▸ **DOCUMENT TEXT**:
"""

How to Establish Effective Disaster Recovery Plans and Prevent Failures

Ernest Hamilton, Tech Times 24 September 2020, 02:09 pm

According to Ponemon Institute's 2019 Global State of Cybersecurity in Small and Medium-Sized Businesses, nearly half of SMEs do not have incident response plans. They are not prepared to deal with disruptions in the IT side of their businesses. Those that have plans, however, are not guaranteed an immediate return to regular operations.

Unfortunately, many companies and organizations still suffer from disruptions that affect their data or the overall functioning of their IT systems. The reasons for these failures can be any or a combination of the following.

Wrongly identified and poorly understood recovery dependencies

One of the most important aspects of disaster recovery planning is data backup and identification of restore points. A plan that does not match specific restore expectations can still lead to problems.

This is where the terms recovery point objective (RPO) and recovery time objective (RTO) come in. To optimize recovery plans, it is essential to define RPOs carefully. Proper determination usually takes into account the industry a company works on, mode of data storage, and compliance considerations.

It would be a mistake to restore server operations only in the beginning. This is particularly true for multi-tier applications, which operate in environments that involve different machines for data hosting, processing, management, and presentation functions. Uncoordinated backup schedules or the wrong boot order can mess with the communication between machines and the subsequent failure of the disaster recovery plan.

Additionally, disaster recovery plans may be riddled with configuration issues. For example, not properly allocating space for snapshots when setting up virtual server environments as backup targets can result in a failure.

"""

▸ **RECORDS SUPPLIED**:
"""

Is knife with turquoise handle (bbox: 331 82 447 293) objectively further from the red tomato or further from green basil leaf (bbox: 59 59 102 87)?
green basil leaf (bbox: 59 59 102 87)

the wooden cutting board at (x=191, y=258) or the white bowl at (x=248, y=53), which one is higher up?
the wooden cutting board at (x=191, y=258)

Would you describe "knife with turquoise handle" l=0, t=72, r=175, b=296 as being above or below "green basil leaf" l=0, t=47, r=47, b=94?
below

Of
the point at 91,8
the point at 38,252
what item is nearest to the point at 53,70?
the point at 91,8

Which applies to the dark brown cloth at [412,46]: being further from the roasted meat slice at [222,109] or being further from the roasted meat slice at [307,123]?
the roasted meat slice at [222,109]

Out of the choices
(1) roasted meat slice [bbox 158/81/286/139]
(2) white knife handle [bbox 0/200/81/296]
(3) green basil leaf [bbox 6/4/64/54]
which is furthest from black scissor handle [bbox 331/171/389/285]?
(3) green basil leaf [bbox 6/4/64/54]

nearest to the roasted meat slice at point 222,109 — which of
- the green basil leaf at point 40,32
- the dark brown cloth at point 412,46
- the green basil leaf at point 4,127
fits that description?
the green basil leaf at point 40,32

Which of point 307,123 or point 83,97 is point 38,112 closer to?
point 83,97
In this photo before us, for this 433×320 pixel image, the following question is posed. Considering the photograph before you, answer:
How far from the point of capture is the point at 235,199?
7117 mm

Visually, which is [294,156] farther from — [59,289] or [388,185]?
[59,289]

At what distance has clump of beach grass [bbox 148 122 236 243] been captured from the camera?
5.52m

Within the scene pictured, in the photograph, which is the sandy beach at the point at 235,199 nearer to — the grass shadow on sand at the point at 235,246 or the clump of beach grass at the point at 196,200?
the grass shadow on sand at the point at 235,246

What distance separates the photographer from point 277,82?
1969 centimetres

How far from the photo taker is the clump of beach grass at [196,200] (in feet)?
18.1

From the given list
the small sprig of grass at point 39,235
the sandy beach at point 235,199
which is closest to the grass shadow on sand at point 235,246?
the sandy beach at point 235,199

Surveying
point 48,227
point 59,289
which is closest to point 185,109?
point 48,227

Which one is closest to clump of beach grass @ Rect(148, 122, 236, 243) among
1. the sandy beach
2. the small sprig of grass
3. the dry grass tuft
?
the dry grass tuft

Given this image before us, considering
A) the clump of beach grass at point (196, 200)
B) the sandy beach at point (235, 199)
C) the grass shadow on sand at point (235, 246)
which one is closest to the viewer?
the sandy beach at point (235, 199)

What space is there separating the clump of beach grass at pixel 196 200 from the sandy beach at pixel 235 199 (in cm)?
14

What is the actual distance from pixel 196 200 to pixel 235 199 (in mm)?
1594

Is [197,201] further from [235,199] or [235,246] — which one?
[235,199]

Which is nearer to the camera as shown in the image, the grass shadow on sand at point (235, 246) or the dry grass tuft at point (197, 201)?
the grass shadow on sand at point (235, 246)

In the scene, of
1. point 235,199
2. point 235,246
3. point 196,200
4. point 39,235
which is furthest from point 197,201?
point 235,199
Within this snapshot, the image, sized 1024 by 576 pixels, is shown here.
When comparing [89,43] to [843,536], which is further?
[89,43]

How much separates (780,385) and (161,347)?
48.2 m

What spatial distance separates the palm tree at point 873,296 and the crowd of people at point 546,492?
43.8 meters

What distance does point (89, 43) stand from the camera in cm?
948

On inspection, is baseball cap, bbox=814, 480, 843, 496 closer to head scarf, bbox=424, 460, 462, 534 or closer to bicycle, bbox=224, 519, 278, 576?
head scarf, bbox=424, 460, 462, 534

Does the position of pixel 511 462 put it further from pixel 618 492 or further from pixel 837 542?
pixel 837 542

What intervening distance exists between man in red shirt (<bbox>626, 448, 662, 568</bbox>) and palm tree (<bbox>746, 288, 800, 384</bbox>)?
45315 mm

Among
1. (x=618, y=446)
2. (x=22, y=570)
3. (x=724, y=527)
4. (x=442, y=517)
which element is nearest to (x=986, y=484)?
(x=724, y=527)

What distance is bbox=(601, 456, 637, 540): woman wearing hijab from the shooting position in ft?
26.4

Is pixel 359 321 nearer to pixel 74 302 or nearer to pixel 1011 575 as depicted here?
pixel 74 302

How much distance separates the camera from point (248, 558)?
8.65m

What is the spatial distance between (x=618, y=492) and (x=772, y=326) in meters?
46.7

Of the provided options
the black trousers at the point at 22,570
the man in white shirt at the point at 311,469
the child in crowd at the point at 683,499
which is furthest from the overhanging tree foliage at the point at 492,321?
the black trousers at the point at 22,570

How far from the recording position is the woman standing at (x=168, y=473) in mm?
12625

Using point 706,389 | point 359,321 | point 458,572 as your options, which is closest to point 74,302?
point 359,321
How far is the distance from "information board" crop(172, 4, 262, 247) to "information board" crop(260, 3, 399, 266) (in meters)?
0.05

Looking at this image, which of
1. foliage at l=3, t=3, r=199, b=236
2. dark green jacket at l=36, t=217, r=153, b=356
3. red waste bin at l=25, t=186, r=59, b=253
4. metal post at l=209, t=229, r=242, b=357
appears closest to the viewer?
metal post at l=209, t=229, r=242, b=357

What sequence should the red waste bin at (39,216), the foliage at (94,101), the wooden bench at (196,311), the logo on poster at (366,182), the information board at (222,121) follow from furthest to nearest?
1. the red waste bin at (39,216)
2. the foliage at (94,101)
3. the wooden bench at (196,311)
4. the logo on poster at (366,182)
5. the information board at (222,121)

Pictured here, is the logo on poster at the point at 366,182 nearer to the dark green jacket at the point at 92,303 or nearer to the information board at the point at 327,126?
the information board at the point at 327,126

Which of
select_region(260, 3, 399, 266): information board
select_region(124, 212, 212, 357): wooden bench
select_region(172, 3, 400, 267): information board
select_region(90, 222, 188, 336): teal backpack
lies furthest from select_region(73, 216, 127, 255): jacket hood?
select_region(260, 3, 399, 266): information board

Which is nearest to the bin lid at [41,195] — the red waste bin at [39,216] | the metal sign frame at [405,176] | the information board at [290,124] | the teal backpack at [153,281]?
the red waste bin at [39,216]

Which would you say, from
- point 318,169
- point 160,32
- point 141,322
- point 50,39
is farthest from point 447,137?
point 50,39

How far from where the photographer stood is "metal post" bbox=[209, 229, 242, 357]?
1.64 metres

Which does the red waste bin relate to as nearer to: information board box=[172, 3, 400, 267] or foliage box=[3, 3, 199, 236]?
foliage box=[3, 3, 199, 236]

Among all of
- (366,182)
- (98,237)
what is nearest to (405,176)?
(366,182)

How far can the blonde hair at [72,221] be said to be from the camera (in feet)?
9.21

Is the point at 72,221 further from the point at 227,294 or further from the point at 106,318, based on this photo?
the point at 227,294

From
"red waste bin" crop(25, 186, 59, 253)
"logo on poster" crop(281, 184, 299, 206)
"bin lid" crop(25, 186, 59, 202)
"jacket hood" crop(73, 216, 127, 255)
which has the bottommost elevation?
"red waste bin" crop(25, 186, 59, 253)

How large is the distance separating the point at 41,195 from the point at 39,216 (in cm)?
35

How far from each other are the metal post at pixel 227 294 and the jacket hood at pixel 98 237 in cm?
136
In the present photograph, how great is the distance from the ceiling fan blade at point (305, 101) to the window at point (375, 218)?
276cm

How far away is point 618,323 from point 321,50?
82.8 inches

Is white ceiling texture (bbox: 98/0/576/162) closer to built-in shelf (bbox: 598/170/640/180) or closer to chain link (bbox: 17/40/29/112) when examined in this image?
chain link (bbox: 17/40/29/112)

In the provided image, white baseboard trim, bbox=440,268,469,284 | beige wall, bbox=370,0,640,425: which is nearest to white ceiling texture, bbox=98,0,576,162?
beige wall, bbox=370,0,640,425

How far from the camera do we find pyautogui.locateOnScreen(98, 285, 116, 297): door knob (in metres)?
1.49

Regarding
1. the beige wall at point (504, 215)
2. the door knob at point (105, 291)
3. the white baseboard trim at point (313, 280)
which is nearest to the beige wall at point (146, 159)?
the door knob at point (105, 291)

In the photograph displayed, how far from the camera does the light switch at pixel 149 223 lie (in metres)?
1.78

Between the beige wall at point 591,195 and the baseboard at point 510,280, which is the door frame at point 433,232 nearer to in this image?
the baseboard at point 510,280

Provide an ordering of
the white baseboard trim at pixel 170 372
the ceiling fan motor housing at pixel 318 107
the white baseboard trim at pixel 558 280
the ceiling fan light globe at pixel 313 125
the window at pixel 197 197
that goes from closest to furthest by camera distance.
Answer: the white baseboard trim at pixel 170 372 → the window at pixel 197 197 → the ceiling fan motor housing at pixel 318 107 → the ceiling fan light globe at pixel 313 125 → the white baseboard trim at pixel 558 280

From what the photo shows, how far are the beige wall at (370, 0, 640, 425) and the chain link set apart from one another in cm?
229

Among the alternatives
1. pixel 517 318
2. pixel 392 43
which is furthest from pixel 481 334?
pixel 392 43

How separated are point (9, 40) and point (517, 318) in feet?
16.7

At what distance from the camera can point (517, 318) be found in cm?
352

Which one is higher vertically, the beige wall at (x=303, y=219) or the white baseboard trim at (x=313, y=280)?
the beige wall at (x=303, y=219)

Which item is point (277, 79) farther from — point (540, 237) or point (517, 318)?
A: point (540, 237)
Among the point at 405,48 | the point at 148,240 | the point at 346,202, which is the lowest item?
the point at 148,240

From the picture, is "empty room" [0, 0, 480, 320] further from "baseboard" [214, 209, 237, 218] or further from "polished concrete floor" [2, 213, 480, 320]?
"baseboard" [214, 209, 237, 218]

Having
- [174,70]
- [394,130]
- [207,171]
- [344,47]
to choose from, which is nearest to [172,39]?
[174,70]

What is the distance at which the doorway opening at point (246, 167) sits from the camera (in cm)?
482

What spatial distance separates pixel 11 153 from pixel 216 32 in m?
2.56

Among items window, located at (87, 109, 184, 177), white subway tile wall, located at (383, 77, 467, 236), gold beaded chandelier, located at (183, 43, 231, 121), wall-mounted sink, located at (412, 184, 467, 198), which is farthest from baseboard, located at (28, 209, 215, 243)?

"""

In the disaster recovery article, copy the passage starting at "Ernest Hamilton, Tech" and ending at "of the following.". These rows were taken from a separate source.

Ernest Hamilton, Tech Times 24 September 2020, 02:09 pm

According to Ponemon Institute's 2019 Global State of Cybersecurity in Small and Medium-Sized Businesses, nearly half of SMEs do not have incident response plans. They are not prepared to deal with disruptions in the IT side of their businesses. Those that have plans, however, are not guaranteed an immediate return to regular operations.

Unfortunately, many companies and organizations still suffer from disruptions that affect their data or the overall functioning of their IT systems. The reasons for these failures can be any or a combination of the following.